A chocolate candy bar. And strychnine.
TWENTY-SIX
The bodies had been discovered in Wedgewood, in the backyard tree house of a home in the thirty-one-hundred block of Northeast Eighty-first Street. The hysterical mother explained to the 911 dispatcher that the boys had not responded to her summons to come inside. “They’re just sitting up there!” she had sobbed over the phone. “Just sitting there.” Because it was a death by suspicious causes, the 911 call was first relayed to Wedgewood authorities, then mistakenly to King County police, and finally, because of an astute switchboard operator, to Boldt’s office phone.
Boldt arrived reluctantly, not wanting to get out of his car. As in one of his recurring dreams, he had a longing to turn back the clock to that moment immediately before the incident and to be there to save these victims.
The evening sun worked unmercifully to blister the tree house’s Cape Cod–gray paint. An old wooden ladder with initials carved into the stock stretched up into the darkened hole above. The tree house itself was not like the ones Boldt remembered from his own childhood. It appeared more the product of a catalogue purchase.
He elected not to speak with the hysterical mother, but headed directly to the crime scene instead. There would be time la
ter for talking. Too much of it, as far as Boldt was concerned.
A uniformed officer stood at his side, and she knew better than to say anything. Boldt had a reputation as a loner at homicide crime scenes—and every uniform was aware of it. Dixie was on his way, as were Bernie Lofgrin and his ID crew. It was all being done as quietly as possible, though this time there was sure to be press, and this time there could be no stretching the facts to include E. coli contamination. Certainly Caulfield knew that the press and the police had to be involved—and this, above all else, terrified Boldt the most: Caulfield no longer cared; something inside him had changed.
Facing the press would not require the public information officer to make any mention of Adler Foods, or, for the time being, the candy bars that Boldt felt certain to find in the tree house above him.
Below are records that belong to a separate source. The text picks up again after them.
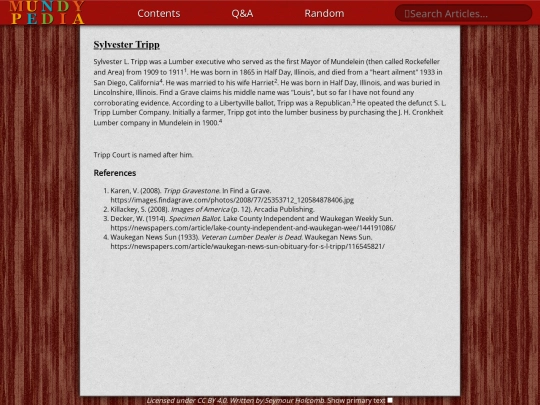 MUNDY
PEDIA

Contents Q&A Random Search Articles...

Sylvester Tripp

Sylvester L. Tripp was a Lumber executive who served as the first Mayor of Mundelein (then called Rockefeller and Area) from 1909 to 1911$^1$. He was born in 1865 in Half Day, Illinois, and died from a "heart ailment" 1933 in San Diego, California$^4$. He was married to his wife Harriet$^2$. He was born in Half Day, Illinois, and was buried in Lincolnshire, Illinois. Find a Grave claims his middle name was "Louis", but so far I have not found any corroborating evidence. According to a Libertyville ballot, Tripp was a Republican.$^3$ He opeated the defunct S. L. Tripp Lumber Company. Initially a farmer, Tripp got into the lumber business by purchasing the J. H. Cronkheit Lumber company in Mundelein in 1900.$^4$

Tripp Court is named after him.

References

1. Karen, V. (2008). Tripp Gravestone. In Find a Grave. https://images.findagrave.com/photos/2008/77/25353712_120584878406.jpg
2. Killackey, S. (2008). Images of America (p. 12). Arcadia Publishing.
3. Decker, W. (1914). Specimen Ballot. Lake County Independent and Waukegan Weekly Sun. https://newspapers.com/article/lake-county-independent-and-waukegan-wee/144191086/
4. Waukegan News Sun (1933). Veteran Lumber Dealer is Dead. Waukegan News Sun. https://newspapers.com/article/waukegan-news-sun-obituary-for-s-l-tripp/116545821/

Licensed under CC BY 4.0. Written by Seymour Holcomb. Show primary text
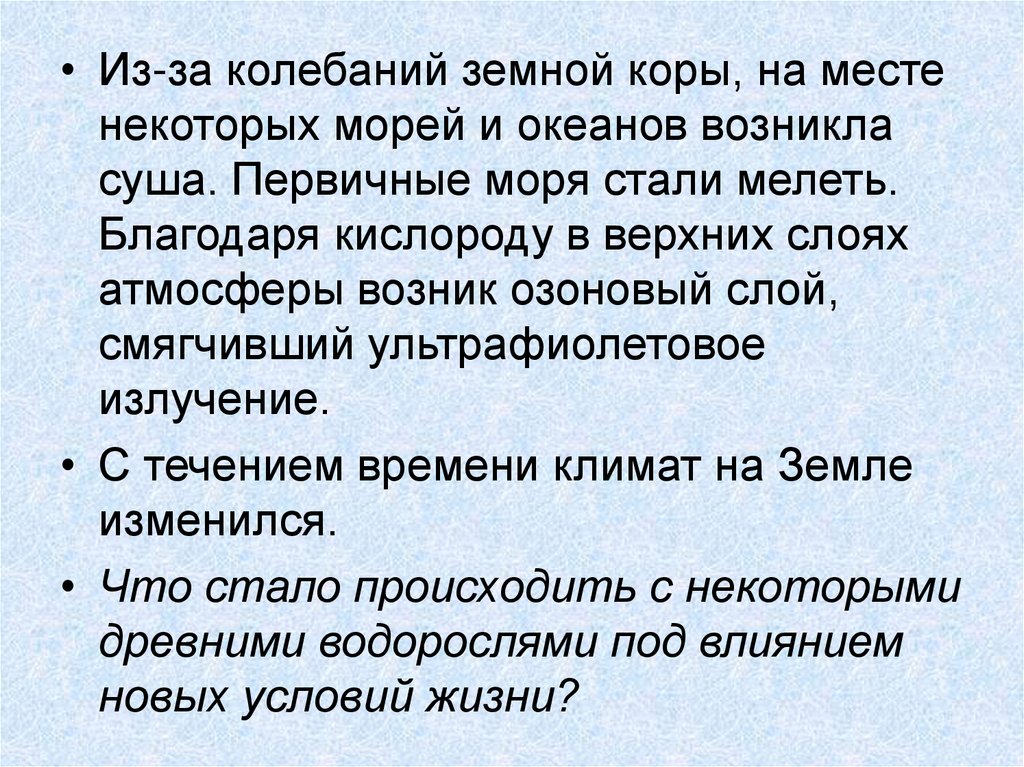 • Из-за колебаний земной коры, на месте некоторых морей и океанов возникла суша. Первичные моря стали мелеть. Благодаря кислороду в верхних слоях атмосферы возник озоновый слой, смягчивший ультрафиолетовое излучение.

• С течением времени климат на Земле изменился.

• Что стало происходить с некоторыми древними водорослями под влиянием новых условий жизни?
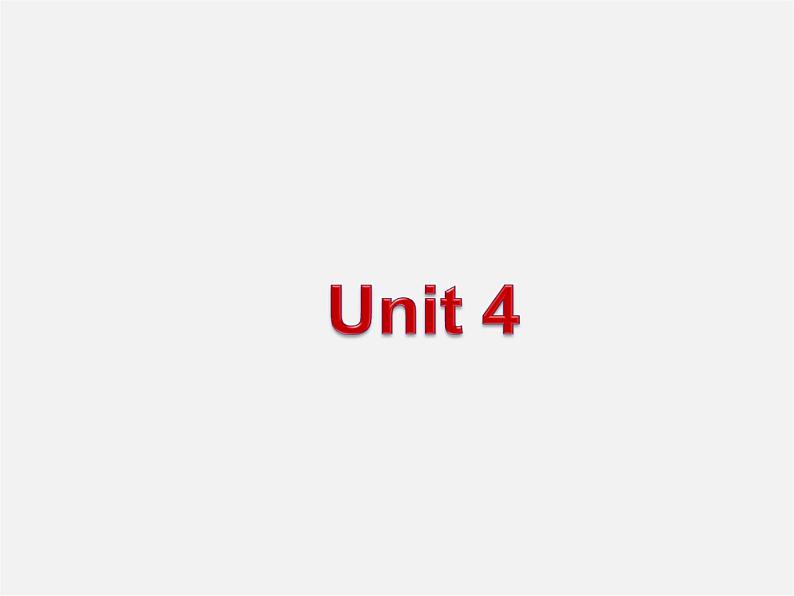 Unit 4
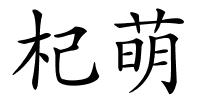 杞萌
The press would be told that the case was an active homicide and was under investigation. No more, no less.
He looked up the long stretch of ladder once again, up into that dark mouth in the floor of the Erector Set tree house. She handed him a flashlight without a word, and he reminded himself to get her name later and to thank her for her professionalism. A few more cops arrived in the backyard, but seeing Boldt at work, they left immediately and kept others out. Only Boldt and his uniformed sidekick remained.
He climbed the ladder slowly, not wanting to see the first true homicide crime scene this case had presented him. Again, there were no witnesses to the actual crime, and again Lou Boldt would have little to go on.
Boldt recalled explicitly his promise to Slater Lowry’s mother that the boy would be back to finish his model of the Space Shuttle. There would be no such lies to tell this woman inside this house. She had been up this ladder first.